Hypomelanosis of Ito is often associated with a host of other congenital abnormalities, including mental retardation, seizures, developmental delay, ophthalmic problems, hearing disorders, headache, and dental problems. Although discoloration usually affects the lower extremities, it has involved the nose, cheeks, and forehead in this patient. Lentigines are typically brown, may slowly increase in size and number, and coalesce to form larger patches. Typical physical examination findings are diffuse metallic gray to blue-gray discoloration, especially in the sun-exposed areas of the skin, as shown in the patient on the left. No consistently effective cure exists, but systemic phototherapy, laser therapy, steroids, topical immunosuppressives, and depigmentation therapy may all be used on a case-by-case basis.
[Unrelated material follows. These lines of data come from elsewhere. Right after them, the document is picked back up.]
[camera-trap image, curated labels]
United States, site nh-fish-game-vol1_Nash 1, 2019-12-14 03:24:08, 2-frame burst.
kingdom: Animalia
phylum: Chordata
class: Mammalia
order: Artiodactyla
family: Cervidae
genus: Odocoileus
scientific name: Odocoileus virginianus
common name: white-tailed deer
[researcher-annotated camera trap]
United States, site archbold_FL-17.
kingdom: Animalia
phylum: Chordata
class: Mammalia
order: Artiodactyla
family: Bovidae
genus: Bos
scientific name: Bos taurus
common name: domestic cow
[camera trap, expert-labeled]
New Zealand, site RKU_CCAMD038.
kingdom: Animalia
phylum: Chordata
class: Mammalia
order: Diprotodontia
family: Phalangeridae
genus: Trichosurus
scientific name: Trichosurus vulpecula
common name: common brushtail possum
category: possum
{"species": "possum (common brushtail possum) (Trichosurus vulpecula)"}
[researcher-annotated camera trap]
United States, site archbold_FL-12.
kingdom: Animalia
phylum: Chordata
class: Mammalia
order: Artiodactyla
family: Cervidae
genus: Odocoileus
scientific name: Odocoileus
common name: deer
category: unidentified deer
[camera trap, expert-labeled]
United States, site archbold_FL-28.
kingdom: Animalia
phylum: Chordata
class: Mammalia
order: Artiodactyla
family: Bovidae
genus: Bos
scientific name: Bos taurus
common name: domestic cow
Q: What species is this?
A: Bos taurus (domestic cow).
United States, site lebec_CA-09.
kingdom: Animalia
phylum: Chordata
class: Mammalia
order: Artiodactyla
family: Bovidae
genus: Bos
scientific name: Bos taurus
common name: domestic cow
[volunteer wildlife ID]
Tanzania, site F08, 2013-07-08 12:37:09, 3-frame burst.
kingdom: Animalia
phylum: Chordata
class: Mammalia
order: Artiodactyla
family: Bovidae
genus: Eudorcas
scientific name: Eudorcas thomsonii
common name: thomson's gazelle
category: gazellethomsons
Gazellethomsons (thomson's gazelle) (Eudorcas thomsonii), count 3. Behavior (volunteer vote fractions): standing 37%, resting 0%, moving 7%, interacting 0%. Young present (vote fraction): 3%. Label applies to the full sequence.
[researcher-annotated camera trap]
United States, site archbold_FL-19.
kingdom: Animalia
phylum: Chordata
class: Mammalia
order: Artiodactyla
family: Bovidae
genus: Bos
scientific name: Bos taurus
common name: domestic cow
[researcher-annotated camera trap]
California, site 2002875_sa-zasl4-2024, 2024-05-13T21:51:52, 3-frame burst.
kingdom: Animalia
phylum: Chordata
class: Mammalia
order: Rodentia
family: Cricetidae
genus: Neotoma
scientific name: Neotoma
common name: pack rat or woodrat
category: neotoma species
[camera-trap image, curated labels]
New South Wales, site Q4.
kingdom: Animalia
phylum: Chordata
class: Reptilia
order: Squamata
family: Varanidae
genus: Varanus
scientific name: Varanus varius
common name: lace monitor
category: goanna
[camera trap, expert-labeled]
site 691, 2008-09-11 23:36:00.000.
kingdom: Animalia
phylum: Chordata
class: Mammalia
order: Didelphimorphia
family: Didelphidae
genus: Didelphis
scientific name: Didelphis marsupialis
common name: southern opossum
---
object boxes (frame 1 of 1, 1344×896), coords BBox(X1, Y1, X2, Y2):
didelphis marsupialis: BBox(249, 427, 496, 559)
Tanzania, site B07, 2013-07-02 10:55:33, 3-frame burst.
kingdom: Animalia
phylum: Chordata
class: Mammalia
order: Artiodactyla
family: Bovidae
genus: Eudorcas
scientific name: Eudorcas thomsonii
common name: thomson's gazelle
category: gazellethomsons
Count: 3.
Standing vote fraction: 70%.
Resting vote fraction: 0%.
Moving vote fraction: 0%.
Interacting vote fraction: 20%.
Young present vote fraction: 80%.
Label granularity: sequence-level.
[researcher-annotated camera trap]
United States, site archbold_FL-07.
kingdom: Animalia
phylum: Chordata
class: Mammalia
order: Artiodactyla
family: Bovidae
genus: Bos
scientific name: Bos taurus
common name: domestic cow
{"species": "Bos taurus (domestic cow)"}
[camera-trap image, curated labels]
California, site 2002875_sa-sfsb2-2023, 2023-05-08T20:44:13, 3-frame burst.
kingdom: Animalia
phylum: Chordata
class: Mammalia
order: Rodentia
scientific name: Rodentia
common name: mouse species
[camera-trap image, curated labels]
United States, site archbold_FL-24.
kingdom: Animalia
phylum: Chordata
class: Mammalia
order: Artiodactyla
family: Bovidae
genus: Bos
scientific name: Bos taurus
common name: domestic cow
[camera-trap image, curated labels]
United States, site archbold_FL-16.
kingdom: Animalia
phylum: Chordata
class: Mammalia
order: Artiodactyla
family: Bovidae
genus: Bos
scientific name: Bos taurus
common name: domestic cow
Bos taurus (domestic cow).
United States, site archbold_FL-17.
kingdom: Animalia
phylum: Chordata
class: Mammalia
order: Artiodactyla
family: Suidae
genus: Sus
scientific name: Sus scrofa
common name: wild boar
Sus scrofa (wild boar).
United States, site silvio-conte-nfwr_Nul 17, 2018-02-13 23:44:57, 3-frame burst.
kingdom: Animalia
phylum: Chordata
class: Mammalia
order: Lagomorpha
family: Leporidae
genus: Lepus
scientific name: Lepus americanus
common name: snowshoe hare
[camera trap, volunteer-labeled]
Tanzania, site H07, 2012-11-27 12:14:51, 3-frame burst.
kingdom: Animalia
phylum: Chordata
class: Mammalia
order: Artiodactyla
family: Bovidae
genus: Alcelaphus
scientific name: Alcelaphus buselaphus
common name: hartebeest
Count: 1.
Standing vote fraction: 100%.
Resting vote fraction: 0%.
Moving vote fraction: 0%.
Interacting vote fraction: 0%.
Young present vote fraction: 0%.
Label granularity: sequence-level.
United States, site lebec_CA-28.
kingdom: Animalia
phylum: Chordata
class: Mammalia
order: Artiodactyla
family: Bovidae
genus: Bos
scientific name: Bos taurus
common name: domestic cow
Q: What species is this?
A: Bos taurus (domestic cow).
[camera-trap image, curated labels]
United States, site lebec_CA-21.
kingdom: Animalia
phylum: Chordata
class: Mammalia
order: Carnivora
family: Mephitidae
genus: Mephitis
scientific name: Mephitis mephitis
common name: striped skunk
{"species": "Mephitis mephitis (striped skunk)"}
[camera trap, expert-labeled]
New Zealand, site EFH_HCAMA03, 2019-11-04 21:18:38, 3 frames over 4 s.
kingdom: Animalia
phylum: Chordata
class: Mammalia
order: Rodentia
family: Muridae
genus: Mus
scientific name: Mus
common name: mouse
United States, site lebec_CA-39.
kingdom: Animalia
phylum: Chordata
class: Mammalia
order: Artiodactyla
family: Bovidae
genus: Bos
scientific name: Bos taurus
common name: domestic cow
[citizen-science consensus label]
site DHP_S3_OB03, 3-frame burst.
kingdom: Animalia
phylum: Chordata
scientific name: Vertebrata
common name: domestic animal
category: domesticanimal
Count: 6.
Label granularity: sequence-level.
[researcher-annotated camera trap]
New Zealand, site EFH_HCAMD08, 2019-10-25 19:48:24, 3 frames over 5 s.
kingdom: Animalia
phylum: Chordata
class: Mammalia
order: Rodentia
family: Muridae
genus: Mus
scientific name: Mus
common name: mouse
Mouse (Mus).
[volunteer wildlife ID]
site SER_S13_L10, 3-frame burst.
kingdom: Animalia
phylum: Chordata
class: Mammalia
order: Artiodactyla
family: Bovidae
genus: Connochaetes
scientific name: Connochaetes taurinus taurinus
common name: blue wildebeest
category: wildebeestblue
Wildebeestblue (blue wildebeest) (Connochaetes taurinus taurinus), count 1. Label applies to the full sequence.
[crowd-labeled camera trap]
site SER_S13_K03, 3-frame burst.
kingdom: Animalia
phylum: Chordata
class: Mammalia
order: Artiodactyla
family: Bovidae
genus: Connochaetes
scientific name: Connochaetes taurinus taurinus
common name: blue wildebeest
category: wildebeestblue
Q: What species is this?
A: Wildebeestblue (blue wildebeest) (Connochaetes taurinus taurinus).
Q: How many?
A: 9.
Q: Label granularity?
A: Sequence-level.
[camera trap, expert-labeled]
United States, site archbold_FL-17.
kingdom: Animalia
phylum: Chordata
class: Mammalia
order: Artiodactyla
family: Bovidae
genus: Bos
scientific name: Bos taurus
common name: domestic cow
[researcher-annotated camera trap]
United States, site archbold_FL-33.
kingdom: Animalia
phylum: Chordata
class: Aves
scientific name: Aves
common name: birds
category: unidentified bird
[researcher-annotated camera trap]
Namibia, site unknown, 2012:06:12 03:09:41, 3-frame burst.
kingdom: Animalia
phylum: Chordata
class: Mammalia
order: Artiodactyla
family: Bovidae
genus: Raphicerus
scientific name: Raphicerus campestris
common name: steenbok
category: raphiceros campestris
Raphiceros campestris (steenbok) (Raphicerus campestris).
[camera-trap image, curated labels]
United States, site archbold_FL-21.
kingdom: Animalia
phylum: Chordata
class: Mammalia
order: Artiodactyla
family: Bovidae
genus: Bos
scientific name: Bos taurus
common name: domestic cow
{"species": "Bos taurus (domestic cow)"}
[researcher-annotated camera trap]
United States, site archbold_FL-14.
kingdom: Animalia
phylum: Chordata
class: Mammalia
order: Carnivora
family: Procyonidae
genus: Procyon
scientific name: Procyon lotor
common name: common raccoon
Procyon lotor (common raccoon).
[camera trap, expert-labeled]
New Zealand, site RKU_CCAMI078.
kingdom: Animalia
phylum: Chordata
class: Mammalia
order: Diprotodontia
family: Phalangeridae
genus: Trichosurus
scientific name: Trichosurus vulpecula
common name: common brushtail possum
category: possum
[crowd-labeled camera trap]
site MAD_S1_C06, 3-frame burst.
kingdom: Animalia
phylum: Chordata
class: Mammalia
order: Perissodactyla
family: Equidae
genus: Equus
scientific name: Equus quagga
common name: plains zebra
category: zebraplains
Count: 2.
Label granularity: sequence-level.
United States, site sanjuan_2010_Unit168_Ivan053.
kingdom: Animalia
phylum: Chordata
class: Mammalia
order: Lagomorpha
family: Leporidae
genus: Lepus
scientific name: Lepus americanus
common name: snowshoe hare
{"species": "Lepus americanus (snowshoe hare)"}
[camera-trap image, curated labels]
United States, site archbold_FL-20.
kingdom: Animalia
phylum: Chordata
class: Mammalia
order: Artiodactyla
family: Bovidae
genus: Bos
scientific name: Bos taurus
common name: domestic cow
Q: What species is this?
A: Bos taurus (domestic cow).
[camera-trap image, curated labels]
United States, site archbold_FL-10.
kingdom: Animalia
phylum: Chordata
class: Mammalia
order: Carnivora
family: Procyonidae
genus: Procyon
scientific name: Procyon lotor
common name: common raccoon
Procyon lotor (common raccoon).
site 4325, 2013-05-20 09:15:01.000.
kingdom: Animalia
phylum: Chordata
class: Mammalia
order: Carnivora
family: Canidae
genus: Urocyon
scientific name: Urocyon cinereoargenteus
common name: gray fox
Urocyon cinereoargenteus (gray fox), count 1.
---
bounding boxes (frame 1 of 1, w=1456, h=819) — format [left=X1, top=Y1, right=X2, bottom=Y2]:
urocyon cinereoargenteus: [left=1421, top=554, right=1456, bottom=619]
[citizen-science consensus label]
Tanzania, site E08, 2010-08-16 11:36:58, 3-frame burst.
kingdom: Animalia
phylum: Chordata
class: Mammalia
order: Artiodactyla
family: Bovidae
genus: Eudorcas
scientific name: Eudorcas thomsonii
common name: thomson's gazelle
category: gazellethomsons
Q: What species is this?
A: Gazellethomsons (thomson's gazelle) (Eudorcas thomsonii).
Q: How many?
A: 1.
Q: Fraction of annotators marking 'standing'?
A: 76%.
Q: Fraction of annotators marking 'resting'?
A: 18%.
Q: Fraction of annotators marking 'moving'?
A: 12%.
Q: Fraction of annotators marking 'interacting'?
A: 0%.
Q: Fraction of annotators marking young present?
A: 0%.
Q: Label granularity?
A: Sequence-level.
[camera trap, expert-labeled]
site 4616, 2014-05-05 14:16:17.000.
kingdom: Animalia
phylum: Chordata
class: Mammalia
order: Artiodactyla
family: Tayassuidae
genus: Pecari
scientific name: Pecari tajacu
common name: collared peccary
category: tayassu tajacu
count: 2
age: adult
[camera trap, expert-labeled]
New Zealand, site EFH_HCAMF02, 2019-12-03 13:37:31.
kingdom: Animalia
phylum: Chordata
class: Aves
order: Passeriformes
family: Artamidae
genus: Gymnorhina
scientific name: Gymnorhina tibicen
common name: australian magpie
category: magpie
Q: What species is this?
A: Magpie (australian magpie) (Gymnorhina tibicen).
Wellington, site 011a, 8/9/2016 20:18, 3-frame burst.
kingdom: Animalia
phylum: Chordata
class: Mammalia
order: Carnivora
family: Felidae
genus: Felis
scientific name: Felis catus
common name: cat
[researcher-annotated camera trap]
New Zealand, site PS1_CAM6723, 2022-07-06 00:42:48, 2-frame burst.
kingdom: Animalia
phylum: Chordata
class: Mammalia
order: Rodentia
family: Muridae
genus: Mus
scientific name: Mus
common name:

Ocular albinism manifests with some degree of depigmentation and iris translucency and often congenital motor nystagmus, leading to reduced visual acuity, refractive errors, and fundus hypopigmentation.
The cutaneous findings require no treatment, although the patient may use makeup to camouflage the manifestations. Topical depigmentation agents are the most common therapeutic methods, but response to treatment is highly variable. Daily sunscreens are effective, because tanning of the surrounding skin may exaggerate the depigmentation. As seen in the image, the disorder generally affects the face, particularly the mouth, chin, and cheeks.
The image on the left illustrates the manifestation of the syndrome on the eye, which is very light brown, with a red reflection.
Other conditions associated with carotenemia that are unassociated with the ingestion of carotene are hypothyroidism, diabetes mellitus, liver disease, anorexia nervosa, and renal disease.
Postmortem examination in patients with argyria may show blue discoloration of the viscera. The patient on the left presents with trichome vitiligo, which presents with 3 shades of color -- brown, tan, and white. The image on the right shows a patient with the common combination of very blond hair and very pale skin. Treatment with selenium and sulfur has favorably modified the metabolism and toxicity of silver. The patient on the right presents with marginal inflammatory vitiligo, which has a red, raised border and in this case, mild pruritus.